## begin Given entries

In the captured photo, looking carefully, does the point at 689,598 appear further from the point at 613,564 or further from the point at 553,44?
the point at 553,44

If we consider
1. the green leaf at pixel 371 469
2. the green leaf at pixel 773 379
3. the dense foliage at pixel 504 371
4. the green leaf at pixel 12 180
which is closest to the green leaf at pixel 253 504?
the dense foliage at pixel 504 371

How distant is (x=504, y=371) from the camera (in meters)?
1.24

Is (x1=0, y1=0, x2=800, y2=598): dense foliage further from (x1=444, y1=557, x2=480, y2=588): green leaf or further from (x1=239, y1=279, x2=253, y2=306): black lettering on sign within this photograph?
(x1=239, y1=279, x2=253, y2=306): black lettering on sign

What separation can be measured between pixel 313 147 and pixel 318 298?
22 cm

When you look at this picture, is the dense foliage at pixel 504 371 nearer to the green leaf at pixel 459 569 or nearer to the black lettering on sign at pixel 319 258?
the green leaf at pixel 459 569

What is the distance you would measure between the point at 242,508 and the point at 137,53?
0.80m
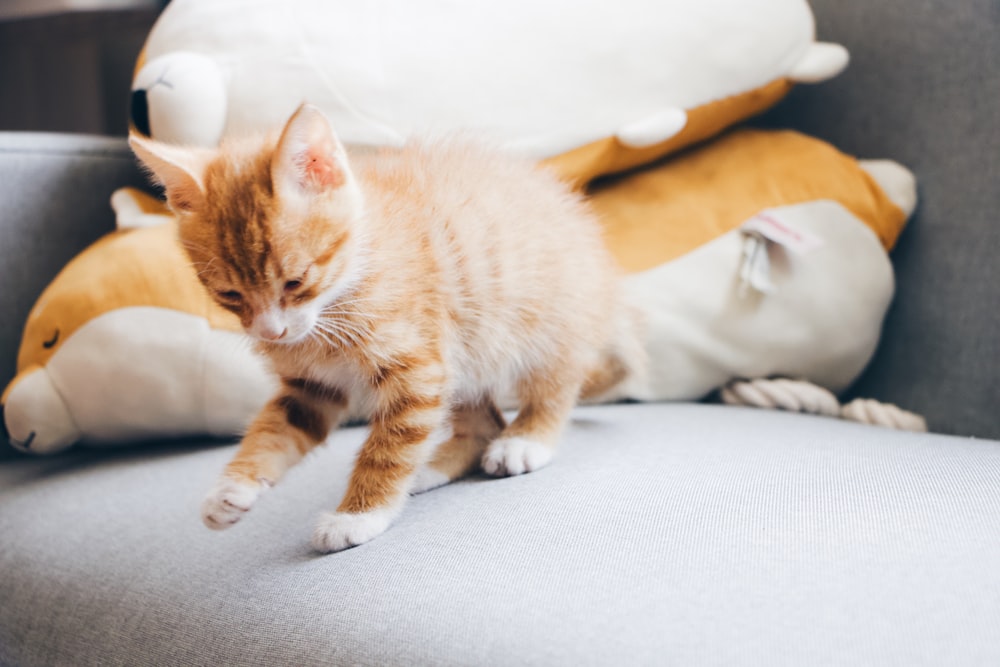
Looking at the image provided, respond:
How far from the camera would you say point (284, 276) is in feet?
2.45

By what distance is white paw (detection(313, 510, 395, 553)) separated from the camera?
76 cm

## end Given entries

### What the exercise asks
In this exercise, set down all of the data exactly, without the pictures.

### Exercise answer
In the captured photo, looking carefully, does the point at 689,598 appear further from the point at 613,564 or further from the point at 553,44?
the point at 553,44

If we consider
1. the green leaf at pixel 371 469
2. the green leaf at pixel 773 379
3. the dense foliage at pixel 504 371
4. the green leaf at pixel 12 180
which is closest to the green leaf at pixel 253 504?
the dense foliage at pixel 504 371

How distant is (x=504, y=371) from the camera (in meters)?
1.24

Is (x1=0, y1=0, x2=800, y2=598): dense foliage further from (x1=444, y1=557, x2=480, y2=588): green leaf or further from (x1=239, y1=279, x2=253, y2=306): black lettering on sign within this photograph?
(x1=239, y1=279, x2=253, y2=306): black lettering on sign

What separation can be measured between pixel 313 147 and pixel 318 298?
22 cm

When you look at this picture, is the dense foliage at pixel 504 371 nearer to the green leaf at pixel 459 569 or nearer to the black lettering on sign at pixel 319 258?
the green leaf at pixel 459 569

What is the distance you would measure between the point at 242,508 and the point at 137,53?
0.80m
Looking at the image provided, respond:
How far from the camera would you say point (284, 276) is in feet?
2.45

By what distance is white paw (detection(313, 510, 395, 553)) separated from the camera?
76 cm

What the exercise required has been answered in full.